Les Fab Labs (« fabrication laboratories ») peuvent également répondre à cet objectif de relocalisation des activités économiques en ville, comme l’a montré Peter Troxler, professeur associé à l’Université de Rotterdam et président de l’Association internationale des Fab Labs. Ces ateliers collaboratifs donnent accès à des outils technologiques (fraiseuses numériques, imprimantes 3D, etc.) aux entrepreneurs locaux et aux citoyens. Cela permet ainsi de concevoir des objets à faible coût. De nombreuses municipalités en Europe et aux Etats-Unis considèrent qu’en implantant un ou plusieurs Fab Labs sur leurs territoires, elles encouragent le déploiement des innovations technologiques liées aux changements d’usage. Le croisement des compétences et des expertises, ainsi que le prototypage rapide et peu coûteux autorisé par les Fab Labs, apparaissent en effet comme des conditions nécessaires à l’innovation.

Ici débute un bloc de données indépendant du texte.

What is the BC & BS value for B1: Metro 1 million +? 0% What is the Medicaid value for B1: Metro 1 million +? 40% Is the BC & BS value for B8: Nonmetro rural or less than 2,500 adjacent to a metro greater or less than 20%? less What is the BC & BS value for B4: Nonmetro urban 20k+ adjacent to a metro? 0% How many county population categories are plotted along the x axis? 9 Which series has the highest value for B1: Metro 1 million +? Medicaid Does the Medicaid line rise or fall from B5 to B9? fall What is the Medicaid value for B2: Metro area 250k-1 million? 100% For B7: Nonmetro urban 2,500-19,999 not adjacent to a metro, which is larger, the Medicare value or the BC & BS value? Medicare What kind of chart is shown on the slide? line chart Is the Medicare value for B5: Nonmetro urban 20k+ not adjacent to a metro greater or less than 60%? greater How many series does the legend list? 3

Accompagner la Troisième Révolution Industrielle

La Région Nord Pas-de-Calais et la Chambre de Commerce et d’Industrie Grand Lille se sont associées dans un projet extrêmement mobilisateur : la Troisième Révolution Industrielle (TRI) constitue tout autant un objectif à atteindre qu’une méthode de coopération entre tous les acteurs locaux. Définie dans ses contours par l’économiste américain Jeremy Rifkin, la TRI postule l’épuisement des précédents modèles de croissance et l’avènement d’une nouvelle économie prenant en compte la disparition programmée des énergies fossiles (ou leur renchérissement) et les opportunités de croissance dues au développement des technologies de l’information et de la communication.

Pour Jean-Louis Guérin, directeur général de la CCI Grand Lille, la TRI a permis de rassembler autour d’une notion générale des projets qui trouvent dès lors cohérence et unité. Environ 175 projets font d’ores et déjà l’objet d’une labellisation TRI. Du projet d’éco-quartier impliquant plusieurs dizaines de millions de financements à des opérations de rénovation énergétique dans des bâtiments industriels ou commerciaux, la démarche TRI se veut transversale et plutôt bottom-up. Cela apporte, sur le territoire, un certain décloisonnement entre les acteurs, un croisement des stratégies et certaines innovations qui n’avaient pas été anticipées, comme le succès du financement participatif sur les projets économiques locaux.